Considerando che la resezione chirurgica è considerata il pilastro della terapia definitiva e rappresenta un mezzo efficace di palliazione (5), non sorprende che, indipendentemente dallo stadio, la maggior parte dei pazienti con sarcoma cardiaco in questa serie sia stata sottoposta a intervento chirurgico. Infatti, il 77% dei pazienti con localizzato e il 68% dei pazienti con malattia regionale sono stati trattati chirurgicamente. È interessante notare che anche una grande percentuale (41%) di pazienti con malattia a distanza è stata sottoposta a resezione chirurgica. Ciò probabilmente riflette la frequente necessità di debulking palliativo nei pazienti affetti da sarcoma cardiaco, unita all’apprezzamento del fatto che la progressione locoregionale è spesso la causa della morte anche tra i pazienti che presentano malattia metastatica. Queste osservazioni fanno eco alla tendenza verso una gestione chirurgica aggressiva sostenuta da diverse istituzioni (6, 8-10, 12).

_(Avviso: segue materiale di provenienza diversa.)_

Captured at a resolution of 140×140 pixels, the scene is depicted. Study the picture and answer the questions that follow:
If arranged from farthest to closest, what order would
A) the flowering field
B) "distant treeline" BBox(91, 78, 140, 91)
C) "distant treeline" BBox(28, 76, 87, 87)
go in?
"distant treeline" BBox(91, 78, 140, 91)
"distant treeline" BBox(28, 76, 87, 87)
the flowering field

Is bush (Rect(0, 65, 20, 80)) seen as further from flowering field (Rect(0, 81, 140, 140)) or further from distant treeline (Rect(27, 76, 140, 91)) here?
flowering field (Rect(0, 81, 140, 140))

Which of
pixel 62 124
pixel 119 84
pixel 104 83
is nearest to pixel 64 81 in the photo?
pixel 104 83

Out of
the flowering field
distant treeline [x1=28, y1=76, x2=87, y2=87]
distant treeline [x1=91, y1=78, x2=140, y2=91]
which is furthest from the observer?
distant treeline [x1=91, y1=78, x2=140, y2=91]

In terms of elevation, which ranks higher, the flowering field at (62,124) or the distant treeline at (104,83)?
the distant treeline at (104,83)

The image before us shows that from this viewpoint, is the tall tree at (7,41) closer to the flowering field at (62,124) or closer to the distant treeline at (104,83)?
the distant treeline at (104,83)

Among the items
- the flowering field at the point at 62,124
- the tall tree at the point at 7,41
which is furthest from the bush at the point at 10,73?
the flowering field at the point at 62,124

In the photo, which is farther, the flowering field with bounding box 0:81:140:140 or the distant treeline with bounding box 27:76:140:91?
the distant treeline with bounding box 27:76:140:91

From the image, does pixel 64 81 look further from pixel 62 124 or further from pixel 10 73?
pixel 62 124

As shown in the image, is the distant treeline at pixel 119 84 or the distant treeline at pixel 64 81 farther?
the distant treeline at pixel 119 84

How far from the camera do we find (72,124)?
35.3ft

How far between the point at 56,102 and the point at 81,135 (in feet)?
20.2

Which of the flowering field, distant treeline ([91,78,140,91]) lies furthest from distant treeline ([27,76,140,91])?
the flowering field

Storicamente, gli studi sul sarcoma cardiaco sono stati di dimensioni così limitate che i confronti con sarcomi non cardiaci non sono stati sostenibili. I nostri dati suggeriscono che, a differenza dei sarcomi non cardiaci, i sarcomi cardiaci tendono a verificarsi nei pazienti più giovani e presentano malattie di grado superiore e più avanzato. Inoltre, le neoplasie dei vasi sanguigni (ad esempio angiosarcomi) rappresentano la metà dei casi di sarcoma cardiaco, mentre meno del 5% dei sarcomi non cardiaci condividono questa istologia. Pertanto, i sarcomi cardiaci comprendono un sottoinsieme distinto di sarcomi.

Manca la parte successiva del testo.